Indica a qué distancia de la ciudad capital se encuentra San Lorenzo según el texto sobre esta localidad serrana.

• **Texto mostrado**:
════

Piscinas naturales y cascadas escondidas en uno de los rincones más secretos de las sierras
Un destino serrano de aguas claras, senderos tranquilos y paisajes intactos que invita a una escapada distinta, lejos del ruido y del turismo masivo.
Hay destinos que no necesitan grandes infraestructuras ni fama para enamorar. Su valor está en lo simple, en lo natural y en la posibilidad de vivirlos con calma.
Este rincón serrano es ideal para quienes buscan una escapada distinta, con paisajes reales, agua fresca y la sensación de haber descubierto algo que todavía no todos conocen.
Un rincón desconocido de las sierras
San Lorenzo es una pequeña localidad serrana que combina tranquilidad, naturaleza y un fuerte espíritu rural. Se encuentra en la provincia de Córdoba y es uno de esos destinos que todavía conservan un perfil bajo, lejos del turismo masivo.
Está ubicada a poco más de 40 kilómetros de la ciudad capital. Se accede principalmente por la Ruta Nacional 20 y luego por caminos provinciales que atraviesan paisajes serranos, haciendo del viaje parte de la experiencia.
Su ubicación estratégica la sitúa cerca de lugares muy visitados como Villa Carlos Paz, Tanti y el Valle de Punilla, lo que permite combinar la estadía con excursiones cortas a otros puntos de interés.
El entorno está dominado por sierras bajas y medias, con formaciones rocosas, senderos naturales y vistas abiertas que invitan a caminar y desconectarse del ritmo urbano.
El río Panaholma que atraviesa la zona es uno de sus grandes protagonistas: de aguas claras y frescas, serpentea entre piedras y vegetación autóctona, generando rincones ideales para descansar o refrescarse en verano.
A lo largo de su cauce se forman piletas naturales poco profundas y tranquilas, perfectas para nadar o simplemente disfrutar del agua en un entorno prácticamente virgen.

════

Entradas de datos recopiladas
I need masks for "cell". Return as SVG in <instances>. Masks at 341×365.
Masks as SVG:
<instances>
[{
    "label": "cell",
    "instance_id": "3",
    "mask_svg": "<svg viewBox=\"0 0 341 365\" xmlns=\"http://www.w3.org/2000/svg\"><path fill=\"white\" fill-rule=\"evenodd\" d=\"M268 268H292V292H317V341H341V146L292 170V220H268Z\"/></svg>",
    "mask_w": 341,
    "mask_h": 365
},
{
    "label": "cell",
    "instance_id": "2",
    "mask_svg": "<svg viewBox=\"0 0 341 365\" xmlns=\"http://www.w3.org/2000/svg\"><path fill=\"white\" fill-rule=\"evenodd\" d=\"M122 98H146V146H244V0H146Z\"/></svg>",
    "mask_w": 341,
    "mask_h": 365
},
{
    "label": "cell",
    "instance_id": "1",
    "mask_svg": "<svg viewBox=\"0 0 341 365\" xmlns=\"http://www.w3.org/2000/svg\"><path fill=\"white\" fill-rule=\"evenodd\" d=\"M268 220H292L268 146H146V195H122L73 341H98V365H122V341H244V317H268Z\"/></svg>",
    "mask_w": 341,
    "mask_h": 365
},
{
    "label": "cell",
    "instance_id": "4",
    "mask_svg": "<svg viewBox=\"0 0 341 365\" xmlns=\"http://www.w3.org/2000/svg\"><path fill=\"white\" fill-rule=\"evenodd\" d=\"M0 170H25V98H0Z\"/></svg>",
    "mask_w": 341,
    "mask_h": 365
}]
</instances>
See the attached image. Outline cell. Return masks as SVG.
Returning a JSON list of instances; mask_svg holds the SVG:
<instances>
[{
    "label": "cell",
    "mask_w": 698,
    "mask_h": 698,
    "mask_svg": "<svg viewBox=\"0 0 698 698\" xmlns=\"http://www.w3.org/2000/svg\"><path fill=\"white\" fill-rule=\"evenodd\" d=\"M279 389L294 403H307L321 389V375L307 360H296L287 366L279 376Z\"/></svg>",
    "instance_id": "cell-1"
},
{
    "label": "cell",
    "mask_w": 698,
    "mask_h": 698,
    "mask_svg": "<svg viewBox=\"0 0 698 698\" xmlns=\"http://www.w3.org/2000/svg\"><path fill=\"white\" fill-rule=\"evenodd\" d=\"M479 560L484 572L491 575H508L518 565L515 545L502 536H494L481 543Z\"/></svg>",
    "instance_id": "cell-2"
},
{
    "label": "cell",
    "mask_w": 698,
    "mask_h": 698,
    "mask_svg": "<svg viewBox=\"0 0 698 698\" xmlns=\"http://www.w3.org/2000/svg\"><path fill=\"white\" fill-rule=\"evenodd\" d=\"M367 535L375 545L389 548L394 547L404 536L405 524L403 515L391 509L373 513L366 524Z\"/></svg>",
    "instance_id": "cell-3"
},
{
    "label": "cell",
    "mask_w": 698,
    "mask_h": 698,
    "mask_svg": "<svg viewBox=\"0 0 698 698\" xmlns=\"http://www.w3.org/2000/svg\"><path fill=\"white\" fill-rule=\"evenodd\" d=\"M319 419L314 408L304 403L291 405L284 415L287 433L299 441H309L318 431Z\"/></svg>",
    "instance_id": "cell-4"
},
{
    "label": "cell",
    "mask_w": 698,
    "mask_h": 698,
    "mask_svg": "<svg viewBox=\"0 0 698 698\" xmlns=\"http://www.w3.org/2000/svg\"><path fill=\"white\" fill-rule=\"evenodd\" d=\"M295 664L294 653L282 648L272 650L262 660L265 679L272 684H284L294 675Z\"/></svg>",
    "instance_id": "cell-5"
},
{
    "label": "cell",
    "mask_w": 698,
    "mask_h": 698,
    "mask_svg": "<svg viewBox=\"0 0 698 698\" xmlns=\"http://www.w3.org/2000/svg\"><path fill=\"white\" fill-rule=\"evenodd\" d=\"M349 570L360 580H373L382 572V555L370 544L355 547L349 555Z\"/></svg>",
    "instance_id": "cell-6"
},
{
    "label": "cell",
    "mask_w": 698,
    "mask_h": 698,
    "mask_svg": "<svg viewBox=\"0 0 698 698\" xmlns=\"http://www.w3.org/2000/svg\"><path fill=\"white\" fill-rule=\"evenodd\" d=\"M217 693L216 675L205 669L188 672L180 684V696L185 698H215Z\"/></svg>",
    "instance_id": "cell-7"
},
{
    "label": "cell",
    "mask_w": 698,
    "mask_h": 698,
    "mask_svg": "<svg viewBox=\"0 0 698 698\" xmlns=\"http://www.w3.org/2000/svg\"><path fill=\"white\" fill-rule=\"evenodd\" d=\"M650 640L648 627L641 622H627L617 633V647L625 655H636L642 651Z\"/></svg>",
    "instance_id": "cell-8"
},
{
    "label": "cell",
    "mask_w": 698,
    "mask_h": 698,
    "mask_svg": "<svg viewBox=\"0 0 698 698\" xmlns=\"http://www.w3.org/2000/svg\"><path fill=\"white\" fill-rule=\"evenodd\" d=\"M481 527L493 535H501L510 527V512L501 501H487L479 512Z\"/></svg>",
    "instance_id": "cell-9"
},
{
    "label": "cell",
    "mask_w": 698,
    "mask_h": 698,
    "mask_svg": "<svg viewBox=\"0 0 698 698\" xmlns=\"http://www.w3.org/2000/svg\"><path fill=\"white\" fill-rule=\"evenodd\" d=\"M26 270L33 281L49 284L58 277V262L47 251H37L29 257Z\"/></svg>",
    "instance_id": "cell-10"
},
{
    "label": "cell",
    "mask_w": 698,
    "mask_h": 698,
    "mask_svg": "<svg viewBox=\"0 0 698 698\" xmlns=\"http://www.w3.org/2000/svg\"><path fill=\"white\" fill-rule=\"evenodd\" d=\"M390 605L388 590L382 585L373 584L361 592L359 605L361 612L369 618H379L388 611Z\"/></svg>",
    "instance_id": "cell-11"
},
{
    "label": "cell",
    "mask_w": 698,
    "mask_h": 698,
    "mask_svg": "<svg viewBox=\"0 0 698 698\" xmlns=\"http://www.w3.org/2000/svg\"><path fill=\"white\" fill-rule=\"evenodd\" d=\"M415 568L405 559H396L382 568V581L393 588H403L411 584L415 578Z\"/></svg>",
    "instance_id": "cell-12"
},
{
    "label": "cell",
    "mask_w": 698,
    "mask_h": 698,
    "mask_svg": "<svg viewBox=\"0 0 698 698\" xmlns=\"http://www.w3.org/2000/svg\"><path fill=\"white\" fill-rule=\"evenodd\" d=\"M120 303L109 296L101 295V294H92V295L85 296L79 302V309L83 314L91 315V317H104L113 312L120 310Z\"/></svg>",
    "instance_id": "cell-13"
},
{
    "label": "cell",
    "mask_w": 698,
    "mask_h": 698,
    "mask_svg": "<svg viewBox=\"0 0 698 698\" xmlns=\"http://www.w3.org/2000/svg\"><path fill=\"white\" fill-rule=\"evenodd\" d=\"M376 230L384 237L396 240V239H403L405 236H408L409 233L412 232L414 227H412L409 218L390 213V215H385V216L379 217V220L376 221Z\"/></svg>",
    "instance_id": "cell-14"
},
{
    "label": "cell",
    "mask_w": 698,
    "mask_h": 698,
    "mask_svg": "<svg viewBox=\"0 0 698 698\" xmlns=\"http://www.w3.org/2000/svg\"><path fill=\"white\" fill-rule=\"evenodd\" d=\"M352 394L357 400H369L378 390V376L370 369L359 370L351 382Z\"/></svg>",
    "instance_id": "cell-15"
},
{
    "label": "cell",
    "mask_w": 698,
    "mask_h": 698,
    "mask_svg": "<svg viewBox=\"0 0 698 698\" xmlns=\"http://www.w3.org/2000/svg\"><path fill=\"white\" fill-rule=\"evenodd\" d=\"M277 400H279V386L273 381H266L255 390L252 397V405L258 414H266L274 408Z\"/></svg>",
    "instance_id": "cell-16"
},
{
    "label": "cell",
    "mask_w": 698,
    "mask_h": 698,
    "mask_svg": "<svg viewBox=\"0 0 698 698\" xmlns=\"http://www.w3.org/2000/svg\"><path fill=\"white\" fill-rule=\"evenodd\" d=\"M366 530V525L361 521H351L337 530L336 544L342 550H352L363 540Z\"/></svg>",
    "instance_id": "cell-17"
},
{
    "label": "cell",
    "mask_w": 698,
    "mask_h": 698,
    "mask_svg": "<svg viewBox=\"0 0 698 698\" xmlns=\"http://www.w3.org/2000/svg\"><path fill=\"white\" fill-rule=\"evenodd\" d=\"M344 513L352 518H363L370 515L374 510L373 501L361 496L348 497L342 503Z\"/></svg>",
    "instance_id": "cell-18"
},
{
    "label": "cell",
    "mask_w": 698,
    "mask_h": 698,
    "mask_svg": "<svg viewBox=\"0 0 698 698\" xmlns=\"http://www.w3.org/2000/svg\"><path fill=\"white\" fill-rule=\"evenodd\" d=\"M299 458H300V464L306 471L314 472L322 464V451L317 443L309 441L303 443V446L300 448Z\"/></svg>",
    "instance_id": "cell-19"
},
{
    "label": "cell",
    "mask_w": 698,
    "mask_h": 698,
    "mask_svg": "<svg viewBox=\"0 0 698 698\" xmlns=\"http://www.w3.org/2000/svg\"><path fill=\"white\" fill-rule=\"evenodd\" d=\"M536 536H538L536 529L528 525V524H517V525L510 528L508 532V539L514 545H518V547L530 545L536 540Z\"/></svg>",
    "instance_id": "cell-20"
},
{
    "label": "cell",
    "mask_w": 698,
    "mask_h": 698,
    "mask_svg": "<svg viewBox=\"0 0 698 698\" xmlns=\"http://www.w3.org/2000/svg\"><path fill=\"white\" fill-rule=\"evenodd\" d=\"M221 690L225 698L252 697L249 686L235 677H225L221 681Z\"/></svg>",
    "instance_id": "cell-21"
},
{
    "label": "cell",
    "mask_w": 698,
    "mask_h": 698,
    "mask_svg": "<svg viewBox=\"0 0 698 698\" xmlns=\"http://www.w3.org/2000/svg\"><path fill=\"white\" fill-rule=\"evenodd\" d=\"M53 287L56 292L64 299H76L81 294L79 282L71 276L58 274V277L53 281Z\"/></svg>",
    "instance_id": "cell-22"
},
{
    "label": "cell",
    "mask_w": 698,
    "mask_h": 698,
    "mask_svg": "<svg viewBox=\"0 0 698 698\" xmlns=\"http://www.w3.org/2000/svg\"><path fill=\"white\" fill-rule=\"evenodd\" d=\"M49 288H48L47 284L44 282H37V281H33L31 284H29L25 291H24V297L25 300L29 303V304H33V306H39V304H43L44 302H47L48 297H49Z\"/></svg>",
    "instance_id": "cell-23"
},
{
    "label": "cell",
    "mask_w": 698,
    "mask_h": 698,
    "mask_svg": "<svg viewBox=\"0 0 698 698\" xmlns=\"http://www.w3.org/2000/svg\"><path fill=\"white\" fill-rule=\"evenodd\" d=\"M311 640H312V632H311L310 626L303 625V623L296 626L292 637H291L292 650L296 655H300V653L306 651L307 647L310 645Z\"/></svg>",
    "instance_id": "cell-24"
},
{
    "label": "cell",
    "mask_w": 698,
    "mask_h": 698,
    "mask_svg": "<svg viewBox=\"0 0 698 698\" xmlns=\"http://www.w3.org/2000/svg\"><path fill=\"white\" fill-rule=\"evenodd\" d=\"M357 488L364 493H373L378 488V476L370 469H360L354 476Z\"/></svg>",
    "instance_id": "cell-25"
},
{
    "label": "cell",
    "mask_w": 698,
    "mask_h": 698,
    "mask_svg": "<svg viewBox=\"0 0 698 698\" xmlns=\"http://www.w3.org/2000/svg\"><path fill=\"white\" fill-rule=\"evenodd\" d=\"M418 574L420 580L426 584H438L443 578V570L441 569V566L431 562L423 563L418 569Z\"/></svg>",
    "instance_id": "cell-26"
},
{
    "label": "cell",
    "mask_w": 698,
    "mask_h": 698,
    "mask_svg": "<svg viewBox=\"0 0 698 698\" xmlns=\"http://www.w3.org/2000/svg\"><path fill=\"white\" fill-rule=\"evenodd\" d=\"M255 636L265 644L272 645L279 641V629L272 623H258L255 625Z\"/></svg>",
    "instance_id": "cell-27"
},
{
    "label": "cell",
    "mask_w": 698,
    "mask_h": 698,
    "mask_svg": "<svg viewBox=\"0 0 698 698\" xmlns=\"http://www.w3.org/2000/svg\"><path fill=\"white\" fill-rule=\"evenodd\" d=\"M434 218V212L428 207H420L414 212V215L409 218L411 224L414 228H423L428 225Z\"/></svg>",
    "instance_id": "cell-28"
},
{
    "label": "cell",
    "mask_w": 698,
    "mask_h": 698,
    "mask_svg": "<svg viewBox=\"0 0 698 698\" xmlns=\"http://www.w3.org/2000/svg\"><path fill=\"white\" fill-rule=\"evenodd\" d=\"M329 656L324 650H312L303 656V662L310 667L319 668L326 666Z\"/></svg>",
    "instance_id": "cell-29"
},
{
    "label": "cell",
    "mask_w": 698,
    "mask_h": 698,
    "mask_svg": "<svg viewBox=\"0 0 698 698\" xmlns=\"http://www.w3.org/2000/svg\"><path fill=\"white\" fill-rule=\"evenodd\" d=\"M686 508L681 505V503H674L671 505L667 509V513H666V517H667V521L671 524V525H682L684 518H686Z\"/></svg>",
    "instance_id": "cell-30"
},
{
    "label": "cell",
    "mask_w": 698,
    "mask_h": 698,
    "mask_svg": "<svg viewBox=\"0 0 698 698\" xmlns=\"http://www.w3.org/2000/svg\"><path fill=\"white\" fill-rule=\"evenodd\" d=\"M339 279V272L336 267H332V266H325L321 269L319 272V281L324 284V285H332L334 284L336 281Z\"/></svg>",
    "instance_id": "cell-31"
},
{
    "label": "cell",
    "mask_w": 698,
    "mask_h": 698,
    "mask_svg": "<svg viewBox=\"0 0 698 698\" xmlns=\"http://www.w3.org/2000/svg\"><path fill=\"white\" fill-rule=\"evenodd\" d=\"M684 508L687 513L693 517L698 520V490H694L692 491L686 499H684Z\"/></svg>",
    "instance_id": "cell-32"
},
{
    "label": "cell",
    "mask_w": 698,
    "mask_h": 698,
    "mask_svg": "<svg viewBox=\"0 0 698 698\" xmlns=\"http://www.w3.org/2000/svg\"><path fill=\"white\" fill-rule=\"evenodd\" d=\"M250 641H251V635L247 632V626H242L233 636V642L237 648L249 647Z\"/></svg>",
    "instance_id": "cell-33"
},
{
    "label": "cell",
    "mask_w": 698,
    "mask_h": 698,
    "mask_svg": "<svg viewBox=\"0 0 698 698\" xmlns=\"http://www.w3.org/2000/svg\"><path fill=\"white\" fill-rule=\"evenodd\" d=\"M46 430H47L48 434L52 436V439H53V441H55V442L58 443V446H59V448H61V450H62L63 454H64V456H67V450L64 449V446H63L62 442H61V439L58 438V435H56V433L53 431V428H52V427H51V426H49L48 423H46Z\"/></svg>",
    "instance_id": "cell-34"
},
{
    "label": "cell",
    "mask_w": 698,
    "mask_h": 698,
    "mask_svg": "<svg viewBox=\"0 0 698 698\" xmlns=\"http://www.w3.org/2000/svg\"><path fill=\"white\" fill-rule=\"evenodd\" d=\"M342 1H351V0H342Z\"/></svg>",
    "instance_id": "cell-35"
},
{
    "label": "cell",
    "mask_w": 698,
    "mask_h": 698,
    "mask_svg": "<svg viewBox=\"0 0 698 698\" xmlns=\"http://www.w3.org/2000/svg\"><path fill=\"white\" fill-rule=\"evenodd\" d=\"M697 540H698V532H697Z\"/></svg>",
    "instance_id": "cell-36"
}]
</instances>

════

• **Resultado del ejercicio**: A poco más de 40 kilómetros.